### Extract:
We now proceed to the induction step. We see that the sequence a_i could be written as 3n, where n is a natural number. Thus, the second element is three greater than the previous one, etc. Now suppose that the expression holds for n and we need to ensure that it also holds for (n + 3), which is a prescription that will generate the next element in the sequence we are moving through. Let's write down the assumption first:

$$3\mid n\Rightarrow 3\mid n^2$$

and then what we want to prove

$$3\mid (n+3)\Rightarrow 3\mid(n+3)^2.$$

We decompose the bracket on the other side using the formula:

$$3\mid (n+3)\Rightarrow 3\mid n^2+6n+9.$$

And we're almost there. On the left-hand side we have an expression that is definitely divisible by three, because n is divisible by three by assumption (we are only moving in the numbers of the sequence a_i), and three is also divisible by three. On the right-hand side we have first n², which by assumption is divisible by three. That is, we know that n is divisible by three, and the assumption says that if n is divisible by three, then n² is also divisible by three:

$$3\mid n\Rightarrow 3\mid n^2$$

Then follows the expression 6n, which is trivially divisible by three. You can think of it as a contraction of a fraction:

$$\frac{6n}{3}=2n$$

The variable n is some natural number, so the product 2n will also be a natural number, i.e., after dividing by three we have a natural number, and so the expression 6n must be divisible by three. And the nine at the end is again divisible by three. The expression holds for the first element and for the induction step, so it is true.

The number of parentheses in the expression

The last example will be a bit untypical. Let's try to prove the claim that the number of parentheses in a simple expression is always even, so that you can see that mathematical induction can be used in a completely different context than just natural numbers. To begin with, we need to define what a simple expression is. A simple expression is:

a natural number,
if p is a simple expression, then (p²) is a simple expression,
if p and q are simple expressions, then (p + q) is a simple expression.

### Exercise goal:
Can you return, word for word, the stretch of the induction proof from "The last example" through "a simple expression."?

### Stored rows:

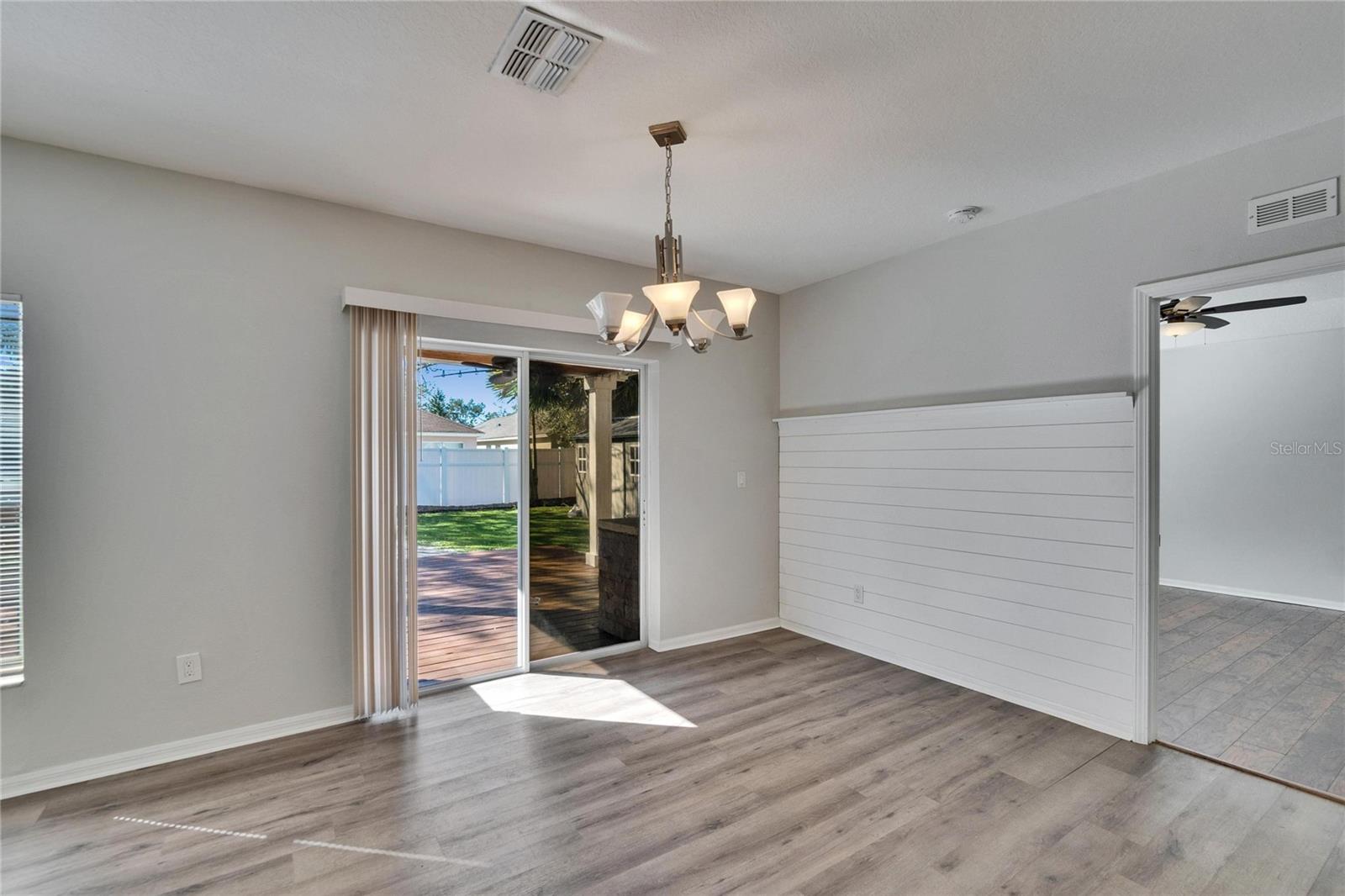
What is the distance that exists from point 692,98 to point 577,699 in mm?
--
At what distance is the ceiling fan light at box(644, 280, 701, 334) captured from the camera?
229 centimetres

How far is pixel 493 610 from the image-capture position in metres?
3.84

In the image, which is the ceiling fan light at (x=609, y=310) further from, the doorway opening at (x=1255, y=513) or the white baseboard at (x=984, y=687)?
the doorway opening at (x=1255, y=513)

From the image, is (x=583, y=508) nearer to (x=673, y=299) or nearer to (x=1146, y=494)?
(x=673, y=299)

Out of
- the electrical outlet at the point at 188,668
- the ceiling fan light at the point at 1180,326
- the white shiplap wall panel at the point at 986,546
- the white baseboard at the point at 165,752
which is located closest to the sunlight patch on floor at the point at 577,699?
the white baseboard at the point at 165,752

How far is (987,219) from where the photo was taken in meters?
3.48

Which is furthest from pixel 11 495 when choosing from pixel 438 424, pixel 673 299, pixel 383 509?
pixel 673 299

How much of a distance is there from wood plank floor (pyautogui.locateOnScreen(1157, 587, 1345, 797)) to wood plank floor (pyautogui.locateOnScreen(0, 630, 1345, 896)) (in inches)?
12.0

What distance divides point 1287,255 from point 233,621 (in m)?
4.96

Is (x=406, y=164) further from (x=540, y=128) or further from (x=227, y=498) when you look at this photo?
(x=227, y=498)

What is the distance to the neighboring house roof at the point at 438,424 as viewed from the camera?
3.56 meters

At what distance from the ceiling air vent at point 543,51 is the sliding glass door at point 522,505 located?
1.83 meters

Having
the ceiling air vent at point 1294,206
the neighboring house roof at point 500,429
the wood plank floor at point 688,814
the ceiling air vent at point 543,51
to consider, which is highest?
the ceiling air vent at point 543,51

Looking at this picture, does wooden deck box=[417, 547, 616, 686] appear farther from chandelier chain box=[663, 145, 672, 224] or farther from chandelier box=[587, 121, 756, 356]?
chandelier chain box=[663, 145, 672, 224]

### Solution to this exercise:
The last example will be a bit untypical. Let's try to prove the claim that the number of parentheses in a simple expression is always even, so that you can see that mathematical induction can be used in a completely different context than just natural numbers. To begin with, we need to define what a simple expression is. A simple expression is:

a natural number,
if p is a simple expression, then (p²) is a simple expression,
if p and q are simple expressions, then (p + q) is a simple expression.